EXERCISE DIRECTIONS: Report how many lines below contain the string "What", treating uppercase and lowercase as different. Give only the number.

STORED ROWS:
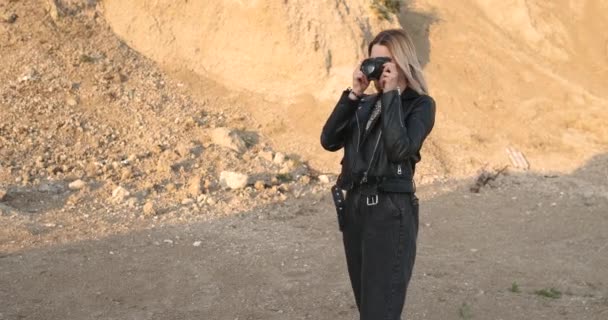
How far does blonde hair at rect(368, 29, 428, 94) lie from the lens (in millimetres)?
2913

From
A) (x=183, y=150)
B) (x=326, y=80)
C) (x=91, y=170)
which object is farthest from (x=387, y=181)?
(x=326, y=80)

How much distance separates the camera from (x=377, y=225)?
288cm

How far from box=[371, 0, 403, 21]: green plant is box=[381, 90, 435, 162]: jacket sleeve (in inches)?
361

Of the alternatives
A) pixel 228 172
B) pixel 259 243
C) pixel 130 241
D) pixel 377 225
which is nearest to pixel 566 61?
pixel 228 172

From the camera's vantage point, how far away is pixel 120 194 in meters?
7.59

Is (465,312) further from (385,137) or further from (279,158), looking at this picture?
(279,158)

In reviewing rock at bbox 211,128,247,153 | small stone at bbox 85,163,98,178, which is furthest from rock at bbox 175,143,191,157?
small stone at bbox 85,163,98,178

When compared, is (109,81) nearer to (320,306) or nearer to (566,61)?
(320,306)

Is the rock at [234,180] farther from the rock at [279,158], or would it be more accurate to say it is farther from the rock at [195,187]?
the rock at [279,158]

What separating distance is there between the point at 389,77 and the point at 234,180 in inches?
214

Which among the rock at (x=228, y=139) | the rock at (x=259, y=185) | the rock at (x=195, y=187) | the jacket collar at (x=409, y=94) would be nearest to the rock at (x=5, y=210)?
the rock at (x=195, y=187)

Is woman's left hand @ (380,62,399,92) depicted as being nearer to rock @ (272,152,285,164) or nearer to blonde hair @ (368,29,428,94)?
blonde hair @ (368,29,428,94)

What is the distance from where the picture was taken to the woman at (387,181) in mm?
2859

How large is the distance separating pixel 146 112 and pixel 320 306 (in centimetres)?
531
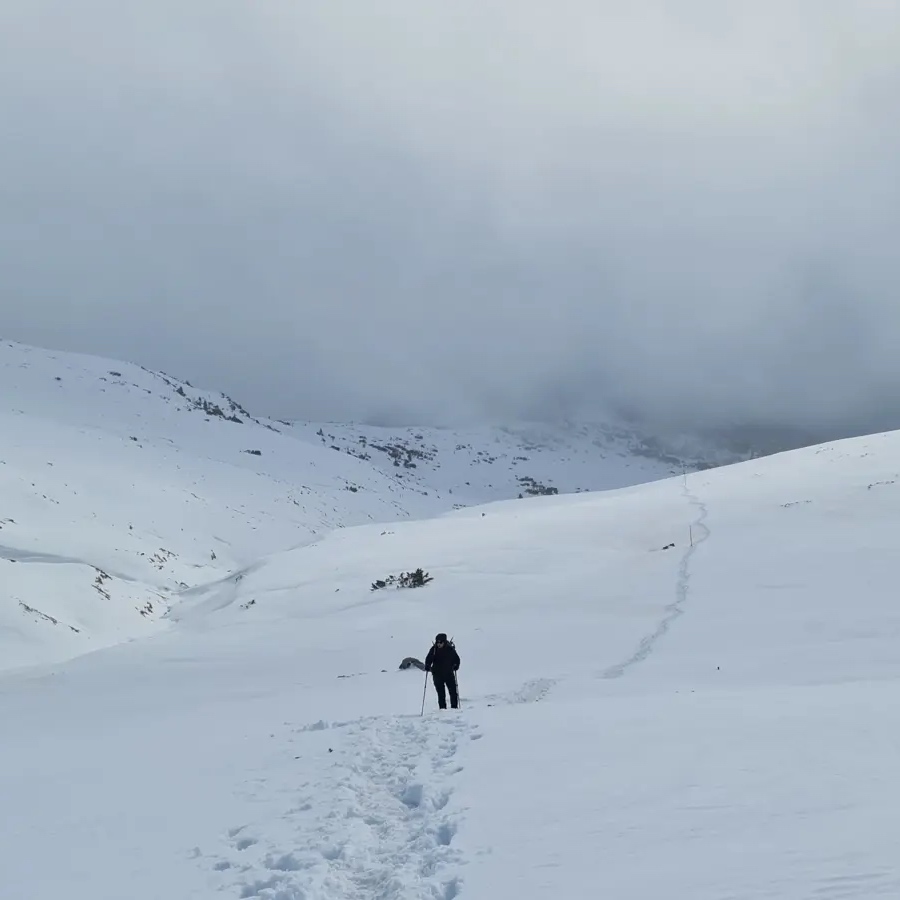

WORKED ANSWER: 2